### Aim of the task
Copy out the text of every item below word for word, and leave the pictures out of your answer.
─── Stored data
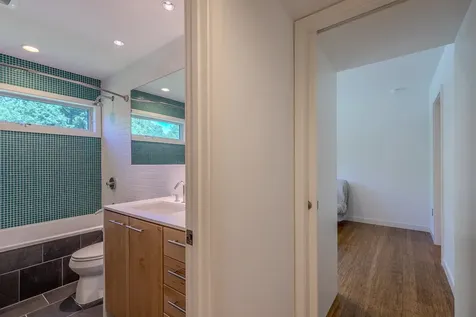 691 Black Bear Road Jamaica VT 05343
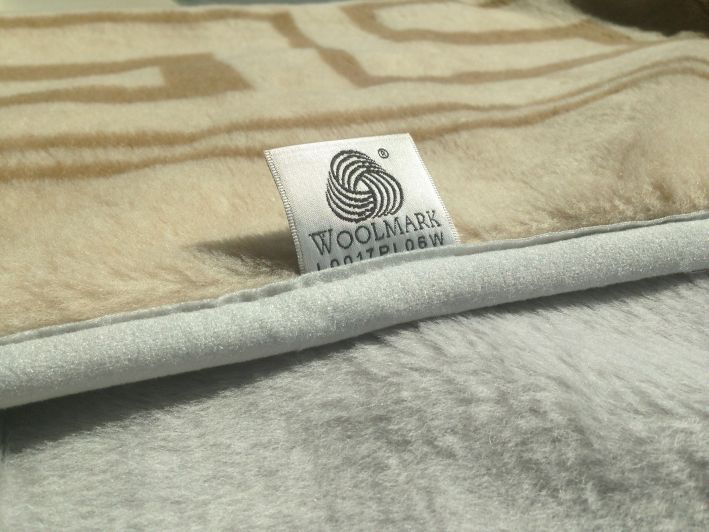 2322 Kołdra z wełny Alpaki Silver Camel Greka 140x200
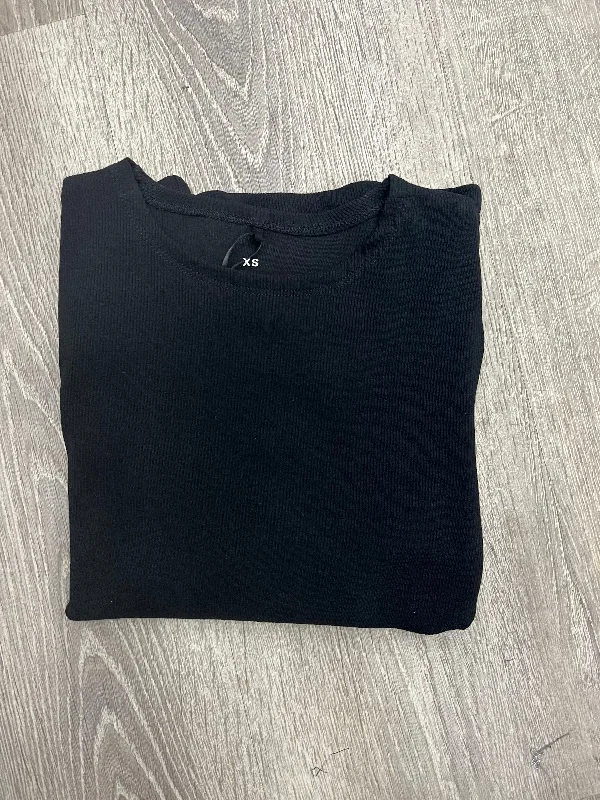 Point Long Sleeve Crew Neck Tee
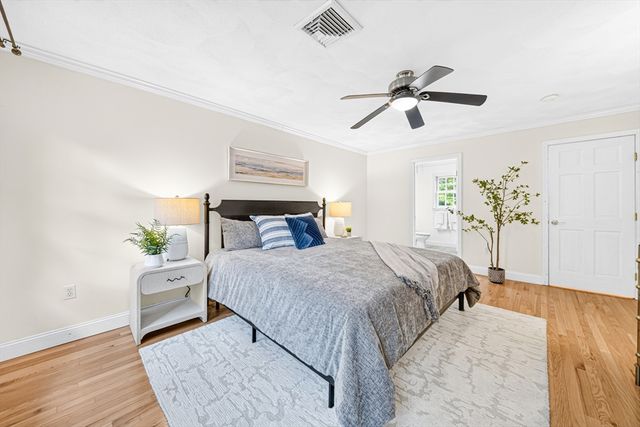 35 Brentwood Rd, Woburn, MA 01801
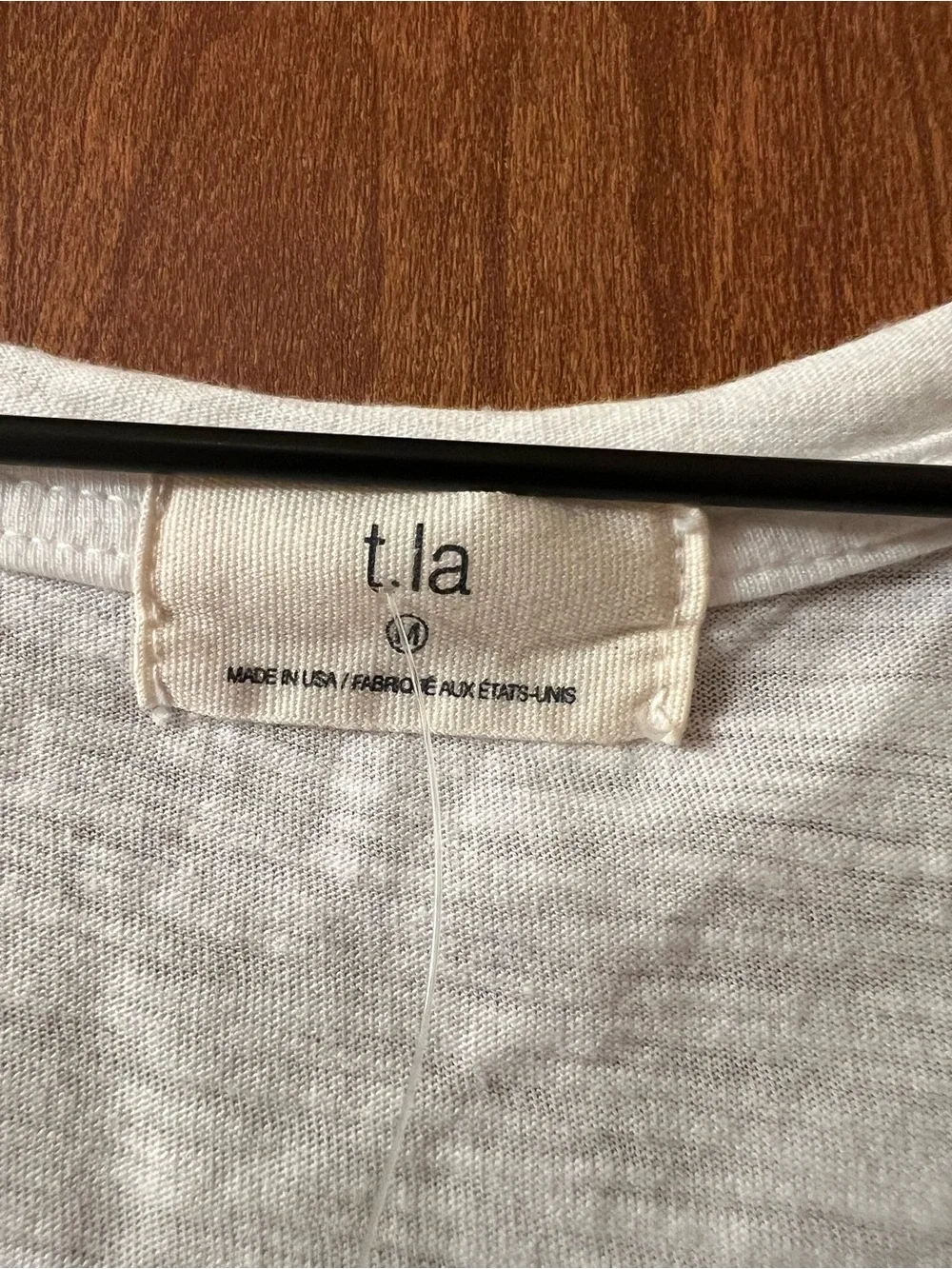 Anthropologie T.LA White V-Neck T-Shirt with Black Stars - NWT - Medium - Picture 13 of 16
──────
### Written response
 691 Black Bear Road Jamaica VT 05343
 2322 Kołdra z wełny Alpaki Silver Camel Greka 140x200
 Point Long Sleeve Crew Neck Tee
 35 Brentwood Rd, Woburn, MA 01801
 Anthropologie T.LA White V-Neck T-Shirt with Black Stars - NWT - Medium - Picture 13 of 16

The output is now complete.